At the other extreme is the United States, where gasoline is more expensive than in other oil-producing countries, but cheap relative to the general price level. Pricing in America is completely market based, and the market is dominated by free competition due to the large number of manufacturers. In addition, the oil and refining industries are experiencing weak tax pressure, especially in the “Republican” states. The downside of this flexible system is the enormous volatility of prices, which can change by tens of percent over several weeks due to rising oil prices.
In Russia, in recent decades, a “hybrid” pricing scheme has developed. On the one hand, for the most part, we do not have fuel subsidies for citizens, but the Russian retail fuel and lubricants market cannot be called completely free. In addition, the tax system has a fairly strong impact on the cost of all types of fuel.
– The main cost of both a barrel of oil and a liter of gasoline at a gas station is formed primarily by various taxes: MET, AIT and excises. Oil and gas revenues are the basis of the Russian budget, and part of these revenues falls on the shoulders of citizens through taxes wired into the retail price of gasoline, – said Sergey Kaufman, an analyst at FG Finam.
— This sector is dominated by large state-owned companies, it is largely monopolized, which supports prices. In addition, the share of taxes and excises in them is very high. Thus, for the budget there is an additional sense in the existence of a relatively high cost of fuel, says Mark Goykhman, chief analyst at TeleTrade.

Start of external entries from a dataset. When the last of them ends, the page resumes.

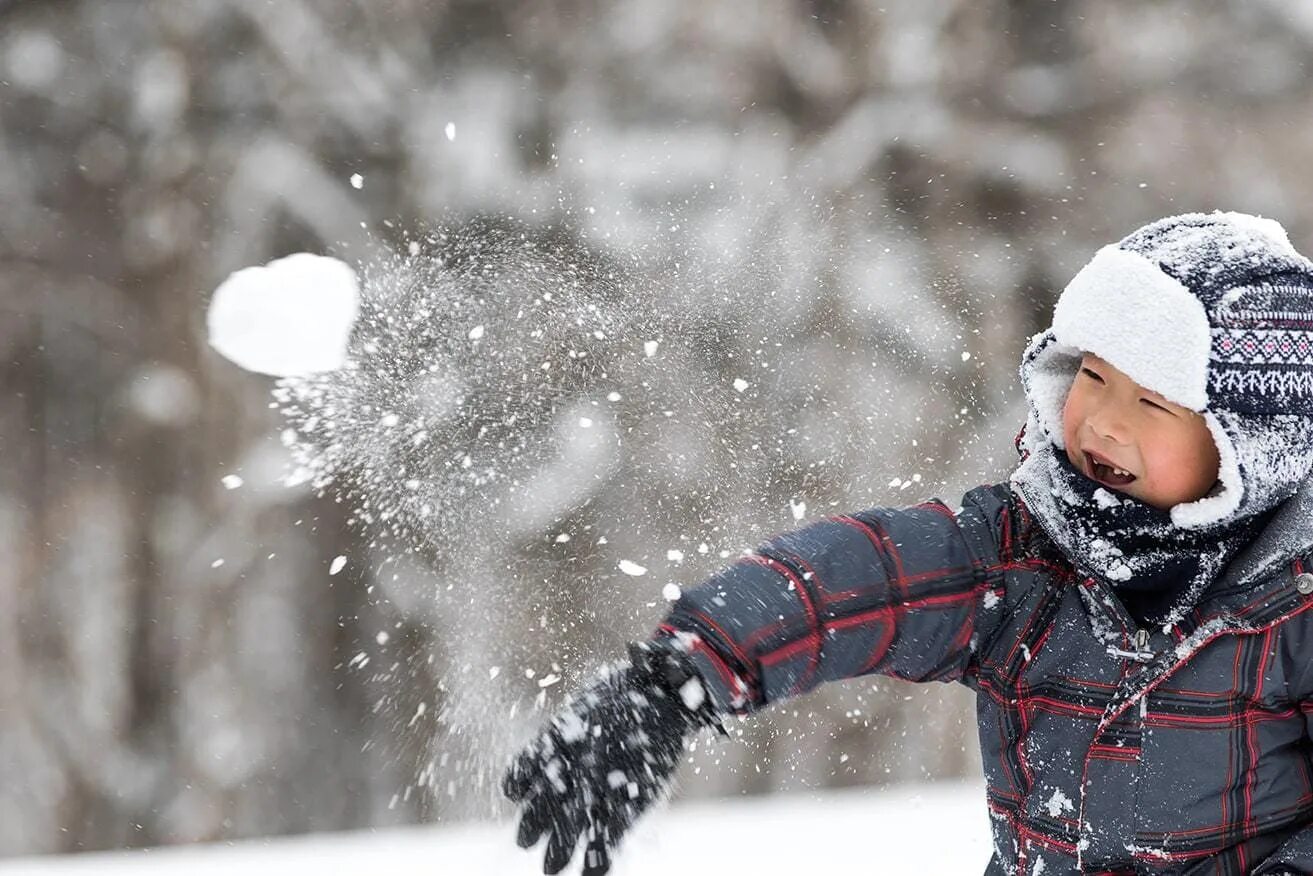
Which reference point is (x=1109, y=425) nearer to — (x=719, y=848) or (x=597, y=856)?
(x=597, y=856)

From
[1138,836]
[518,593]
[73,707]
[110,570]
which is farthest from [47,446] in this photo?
[1138,836]

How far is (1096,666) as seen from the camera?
0.66m

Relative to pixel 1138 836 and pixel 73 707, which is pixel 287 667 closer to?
pixel 73 707

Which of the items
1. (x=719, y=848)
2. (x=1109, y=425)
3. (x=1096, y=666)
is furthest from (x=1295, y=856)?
(x=719, y=848)

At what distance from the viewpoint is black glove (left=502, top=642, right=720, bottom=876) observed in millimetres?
586

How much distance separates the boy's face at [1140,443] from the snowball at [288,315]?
1.03 m

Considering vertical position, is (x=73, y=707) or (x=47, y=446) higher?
(x=47, y=446)

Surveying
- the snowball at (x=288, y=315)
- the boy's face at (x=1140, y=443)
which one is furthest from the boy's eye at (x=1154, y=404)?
the snowball at (x=288, y=315)

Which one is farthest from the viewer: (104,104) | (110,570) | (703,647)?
(110,570)

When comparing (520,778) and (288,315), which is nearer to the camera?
(520,778)

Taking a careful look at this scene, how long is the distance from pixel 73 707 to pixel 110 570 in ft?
0.65

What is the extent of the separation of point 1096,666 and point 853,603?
148 mm

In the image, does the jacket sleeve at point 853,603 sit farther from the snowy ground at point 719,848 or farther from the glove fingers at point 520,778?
the snowy ground at point 719,848

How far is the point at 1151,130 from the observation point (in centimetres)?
160
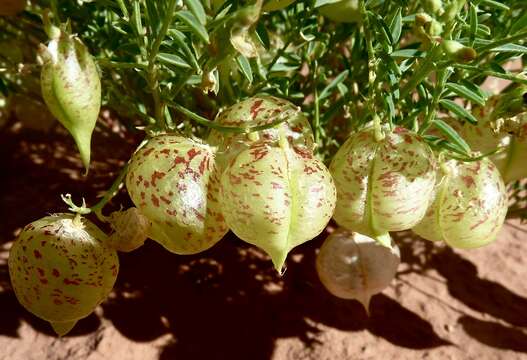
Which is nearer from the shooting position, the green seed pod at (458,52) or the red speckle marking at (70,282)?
the green seed pod at (458,52)

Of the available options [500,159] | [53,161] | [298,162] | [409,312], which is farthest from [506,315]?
[53,161]

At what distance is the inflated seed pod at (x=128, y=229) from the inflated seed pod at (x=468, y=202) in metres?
0.41

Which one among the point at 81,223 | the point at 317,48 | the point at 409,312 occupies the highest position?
the point at 317,48

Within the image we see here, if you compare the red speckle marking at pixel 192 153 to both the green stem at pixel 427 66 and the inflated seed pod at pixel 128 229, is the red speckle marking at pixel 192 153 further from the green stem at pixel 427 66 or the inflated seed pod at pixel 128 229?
the green stem at pixel 427 66

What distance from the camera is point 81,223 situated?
35.4 inches

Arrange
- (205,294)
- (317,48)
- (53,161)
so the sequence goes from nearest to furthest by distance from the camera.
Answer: (317,48)
(205,294)
(53,161)

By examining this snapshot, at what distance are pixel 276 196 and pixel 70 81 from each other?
0.26 metres

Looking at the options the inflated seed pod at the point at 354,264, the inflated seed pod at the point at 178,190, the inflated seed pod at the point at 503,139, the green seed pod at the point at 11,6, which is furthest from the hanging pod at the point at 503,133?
the green seed pod at the point at 11,6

He added that although the motorization of the population is quite high, mostly people with above-average incomes, as well as legal entities, own cars. Supporting them with special subsidies is not considered appropriate. These costs are not priority. In cities, by contrast, greater use of public transport is encouraged. Thus, oil companies and the budget benefit from relatively high gasoline prices.

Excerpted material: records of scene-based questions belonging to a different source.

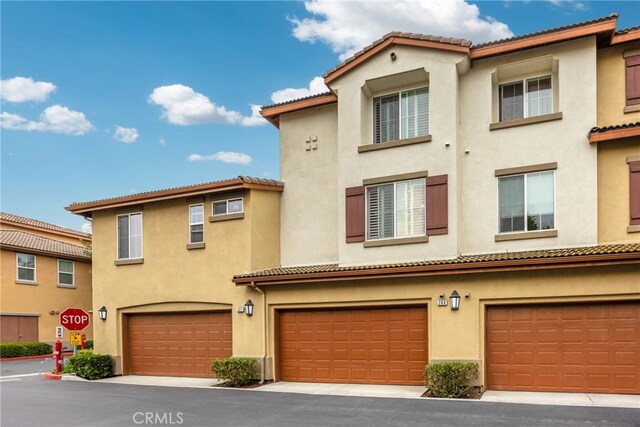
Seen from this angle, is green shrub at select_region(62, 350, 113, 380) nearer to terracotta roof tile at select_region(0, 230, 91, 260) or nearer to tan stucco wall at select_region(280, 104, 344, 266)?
tan stucco wall at select_region(280, 104, 344, 266)

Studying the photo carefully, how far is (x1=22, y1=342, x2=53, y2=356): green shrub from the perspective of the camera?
96.6 feet

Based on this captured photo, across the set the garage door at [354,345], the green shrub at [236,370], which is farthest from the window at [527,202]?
the green shrub at [236,370]

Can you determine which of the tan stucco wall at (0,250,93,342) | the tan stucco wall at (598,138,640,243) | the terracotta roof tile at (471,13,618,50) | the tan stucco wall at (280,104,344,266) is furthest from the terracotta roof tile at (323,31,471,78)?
the tan stucco wall at (0,250,93,342)

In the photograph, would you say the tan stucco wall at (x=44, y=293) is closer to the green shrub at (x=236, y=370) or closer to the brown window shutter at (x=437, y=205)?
the green shrub at (x=236, y=370)

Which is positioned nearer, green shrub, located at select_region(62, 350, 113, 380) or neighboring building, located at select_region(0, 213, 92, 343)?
green shrub, located at select_region(62, 350, 113, 380)

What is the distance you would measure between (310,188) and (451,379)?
313 inches

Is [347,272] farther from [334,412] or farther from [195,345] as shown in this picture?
[195,345]

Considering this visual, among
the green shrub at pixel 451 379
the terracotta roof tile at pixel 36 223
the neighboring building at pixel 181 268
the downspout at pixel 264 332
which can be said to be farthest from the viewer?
the terracotta roof tile at pixel 36 223

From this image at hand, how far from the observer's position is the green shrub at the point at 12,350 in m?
28.1

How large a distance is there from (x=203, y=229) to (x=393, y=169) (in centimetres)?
672

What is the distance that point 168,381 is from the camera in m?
18.4

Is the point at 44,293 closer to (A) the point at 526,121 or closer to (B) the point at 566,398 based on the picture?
(A) the point at 526,121

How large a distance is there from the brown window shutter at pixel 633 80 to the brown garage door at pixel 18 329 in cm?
2980

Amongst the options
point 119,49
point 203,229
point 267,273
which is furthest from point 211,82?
point 267,273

Finally, at the end of the last decade, a damper mechanism was invented to adjust prices, around which many copies were broken. The state pays the companies if the prices for oil products abroad become higher than domestic ones, while in the opposite case (which happens in the conditions of a strong fall in world oil prices), on the contrary, the oil companies compensate the difference to the state.

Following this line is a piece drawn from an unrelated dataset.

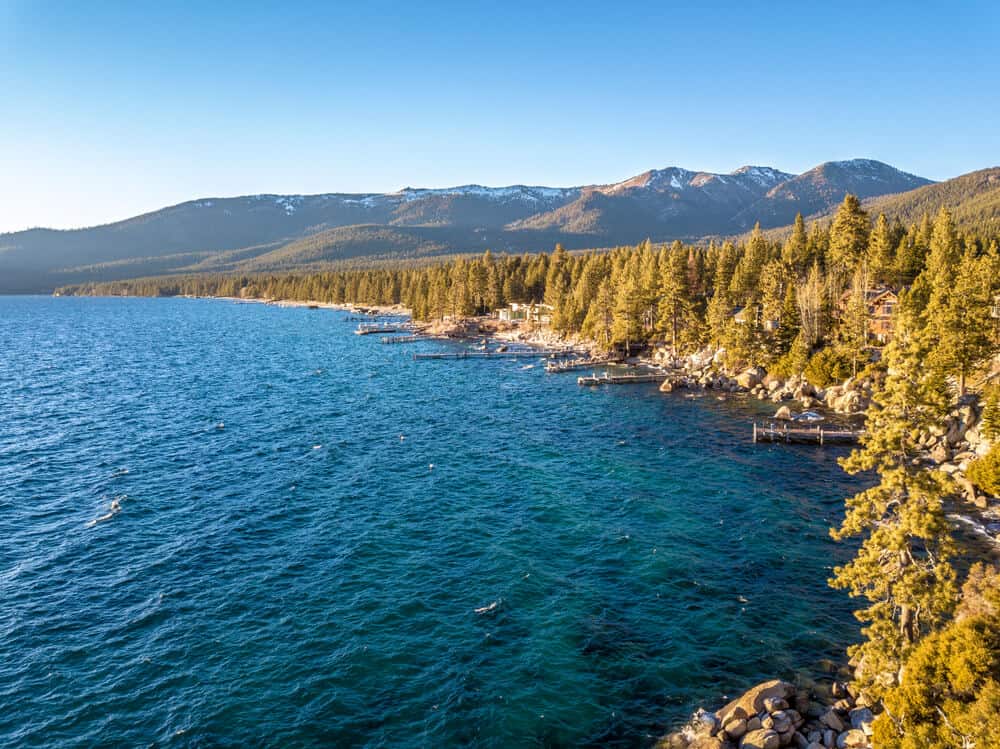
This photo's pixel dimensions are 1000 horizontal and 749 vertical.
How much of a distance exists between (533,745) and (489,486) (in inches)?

– The mechanism regulates contributions to the budget of oil companies depending on export prices to stimulate the direction of raw materials to the domestic market in case of a shortage of gasoline on it. Thus, if necessary, not consumers, but fuel producers are subsidized. With this practice, prices remain fairly market-oriented and flexible, but gasoline buyers do not receive any preferences or compensation. This is the approach of the state,” Goykhman noted.
In the bottom line, we can state that the state has deliberately set a course for stability and replenishment of the budget, which is why gasoline costs a little more than it could. On the other hand, the government provides greater predictability both for the economy as a whole and for motorists: they can lose something in the moment, but are less dependent on the extremely volatile global environment.